Skylight incident

Data Processing Delay

Minor Resolved View vendor source →

Skylight experienced a minor incident on May 28, 2019 affecting Application, lasting 6h 28m. The incident has been resolved; the full update timeline is below.

Started
May 28, 2019, 08:04 PM UTC
Resolved
May 29, 2019, 02:33 AM UTC
Duration
6h 28m
Detected by Pingoru
May 28, 2019, 08:04 PM UTC

Affected components

Application

Update timeline

  1. identified May 28, 2019, 08:04 PM UTC

    One of our data processing worker is experiencing high load. We are working on provisioning additional resources. In the meantime, around 20% of customer apps may experience up to an hour of data processing delay.

  2. identified May 28, 2019, 09:08 PM UTC

    We are suspending data processing on the affected worker in preparation of deploying the upgraded infrastructure.

  3. monitoring May 28, 2019, 09:21 PM UTC

    We have deployed the upgraded infrastructure. Data processing should gradually catch up over the next few hours for the affected customer apps (~20%). We apologize for the inconvenience.

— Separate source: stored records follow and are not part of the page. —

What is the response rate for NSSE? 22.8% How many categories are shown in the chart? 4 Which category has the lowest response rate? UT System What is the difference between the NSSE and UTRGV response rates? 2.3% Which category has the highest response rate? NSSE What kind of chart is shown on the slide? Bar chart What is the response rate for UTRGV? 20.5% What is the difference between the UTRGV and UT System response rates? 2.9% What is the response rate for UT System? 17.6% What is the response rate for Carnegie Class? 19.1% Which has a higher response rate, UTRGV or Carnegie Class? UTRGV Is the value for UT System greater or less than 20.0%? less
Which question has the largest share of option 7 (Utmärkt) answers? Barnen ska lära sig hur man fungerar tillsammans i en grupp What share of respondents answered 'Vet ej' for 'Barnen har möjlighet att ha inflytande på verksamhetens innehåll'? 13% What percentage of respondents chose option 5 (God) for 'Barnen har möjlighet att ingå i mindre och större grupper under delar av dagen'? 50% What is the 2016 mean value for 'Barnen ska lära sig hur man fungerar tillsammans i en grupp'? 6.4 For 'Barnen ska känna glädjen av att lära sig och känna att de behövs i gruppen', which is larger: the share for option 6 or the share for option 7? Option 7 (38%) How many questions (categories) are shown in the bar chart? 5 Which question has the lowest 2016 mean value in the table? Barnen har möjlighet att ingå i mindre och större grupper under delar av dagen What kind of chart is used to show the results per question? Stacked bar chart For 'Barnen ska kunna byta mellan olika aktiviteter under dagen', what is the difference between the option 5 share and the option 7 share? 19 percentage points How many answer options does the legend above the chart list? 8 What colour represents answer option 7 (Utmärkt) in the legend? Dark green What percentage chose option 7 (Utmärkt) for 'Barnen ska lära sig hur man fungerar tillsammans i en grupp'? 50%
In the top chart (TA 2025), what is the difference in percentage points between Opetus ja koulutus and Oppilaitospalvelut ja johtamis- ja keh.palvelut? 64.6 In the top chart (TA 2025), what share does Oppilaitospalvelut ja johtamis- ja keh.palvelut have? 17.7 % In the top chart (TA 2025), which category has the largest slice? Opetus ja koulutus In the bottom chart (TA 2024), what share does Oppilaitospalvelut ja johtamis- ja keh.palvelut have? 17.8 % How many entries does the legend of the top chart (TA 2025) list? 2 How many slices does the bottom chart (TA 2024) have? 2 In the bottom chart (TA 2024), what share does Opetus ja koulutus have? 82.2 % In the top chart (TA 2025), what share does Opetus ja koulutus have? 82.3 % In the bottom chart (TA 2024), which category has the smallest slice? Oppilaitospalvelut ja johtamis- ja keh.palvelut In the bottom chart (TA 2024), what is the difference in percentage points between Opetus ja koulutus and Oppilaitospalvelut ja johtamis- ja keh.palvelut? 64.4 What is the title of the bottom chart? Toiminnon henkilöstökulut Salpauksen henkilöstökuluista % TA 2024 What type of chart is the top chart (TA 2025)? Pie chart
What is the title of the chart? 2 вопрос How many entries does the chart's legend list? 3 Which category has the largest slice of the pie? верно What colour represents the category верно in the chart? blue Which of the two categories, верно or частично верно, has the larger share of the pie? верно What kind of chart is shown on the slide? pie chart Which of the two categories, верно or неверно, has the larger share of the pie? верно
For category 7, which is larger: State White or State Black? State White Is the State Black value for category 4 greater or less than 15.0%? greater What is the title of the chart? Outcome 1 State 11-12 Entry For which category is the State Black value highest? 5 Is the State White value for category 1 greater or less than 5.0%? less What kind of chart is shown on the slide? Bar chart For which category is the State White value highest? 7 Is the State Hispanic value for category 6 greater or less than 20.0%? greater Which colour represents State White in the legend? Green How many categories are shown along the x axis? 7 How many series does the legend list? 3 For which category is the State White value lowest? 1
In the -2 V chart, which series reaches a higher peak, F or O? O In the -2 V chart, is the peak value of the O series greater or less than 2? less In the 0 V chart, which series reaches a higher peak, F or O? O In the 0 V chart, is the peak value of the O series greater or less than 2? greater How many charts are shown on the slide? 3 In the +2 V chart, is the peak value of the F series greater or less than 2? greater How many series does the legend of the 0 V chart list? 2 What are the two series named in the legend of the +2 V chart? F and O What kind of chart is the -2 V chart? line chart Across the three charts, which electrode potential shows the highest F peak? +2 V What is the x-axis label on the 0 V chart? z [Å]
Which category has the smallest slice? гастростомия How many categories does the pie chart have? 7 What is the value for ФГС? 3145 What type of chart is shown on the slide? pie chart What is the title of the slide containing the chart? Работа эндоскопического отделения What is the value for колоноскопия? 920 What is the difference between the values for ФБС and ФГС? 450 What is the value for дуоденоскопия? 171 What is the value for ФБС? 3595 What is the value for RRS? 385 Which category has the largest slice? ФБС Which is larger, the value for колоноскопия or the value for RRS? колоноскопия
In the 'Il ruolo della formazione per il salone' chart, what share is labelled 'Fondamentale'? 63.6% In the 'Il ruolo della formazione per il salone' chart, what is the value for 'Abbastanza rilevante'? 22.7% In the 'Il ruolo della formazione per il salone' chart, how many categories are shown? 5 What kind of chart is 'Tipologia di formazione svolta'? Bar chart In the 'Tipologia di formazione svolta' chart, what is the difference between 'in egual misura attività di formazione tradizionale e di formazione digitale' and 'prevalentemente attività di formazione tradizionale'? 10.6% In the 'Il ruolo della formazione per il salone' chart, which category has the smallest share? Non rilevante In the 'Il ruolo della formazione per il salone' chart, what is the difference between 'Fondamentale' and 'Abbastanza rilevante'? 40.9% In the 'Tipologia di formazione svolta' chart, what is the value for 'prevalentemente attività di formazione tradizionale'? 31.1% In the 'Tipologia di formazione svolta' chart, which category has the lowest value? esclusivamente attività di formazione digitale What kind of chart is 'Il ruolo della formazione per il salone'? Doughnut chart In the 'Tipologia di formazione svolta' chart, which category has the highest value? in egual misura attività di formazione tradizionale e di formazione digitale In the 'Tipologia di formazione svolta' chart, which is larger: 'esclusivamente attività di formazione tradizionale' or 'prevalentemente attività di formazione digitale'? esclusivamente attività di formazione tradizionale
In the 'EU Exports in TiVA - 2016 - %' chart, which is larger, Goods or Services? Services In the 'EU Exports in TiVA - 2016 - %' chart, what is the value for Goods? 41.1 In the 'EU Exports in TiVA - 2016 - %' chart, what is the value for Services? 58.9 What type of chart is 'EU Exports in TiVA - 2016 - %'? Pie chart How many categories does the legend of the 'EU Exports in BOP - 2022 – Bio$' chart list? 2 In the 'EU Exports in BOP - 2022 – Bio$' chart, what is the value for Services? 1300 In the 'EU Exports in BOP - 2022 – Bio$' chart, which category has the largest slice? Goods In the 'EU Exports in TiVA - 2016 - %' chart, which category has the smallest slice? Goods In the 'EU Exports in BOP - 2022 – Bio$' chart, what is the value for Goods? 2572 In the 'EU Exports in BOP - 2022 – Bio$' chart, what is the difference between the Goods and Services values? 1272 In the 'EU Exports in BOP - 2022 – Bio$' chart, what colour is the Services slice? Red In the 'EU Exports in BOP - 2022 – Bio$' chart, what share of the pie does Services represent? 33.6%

  4. identified May 29, 2019, 12:23 AM UTC

    Data processing for most customer apps has resumed to normal as of 16:00 Pacific Time. Unfortunately, one of the new workers (affecting around 10% of customer apps) is still having issues. We are taking further actions to address the underlying issue.

  5. monitoring May 29, 2019, 01:01 AM UTC

    The remaining worker has resumed processing data. We will be monitoring its progress.

  6. resolved May 29, 2019, 02:33 AM UTC

    The remaining worker has finished processing the backlog as of 19:16 Pacific Time.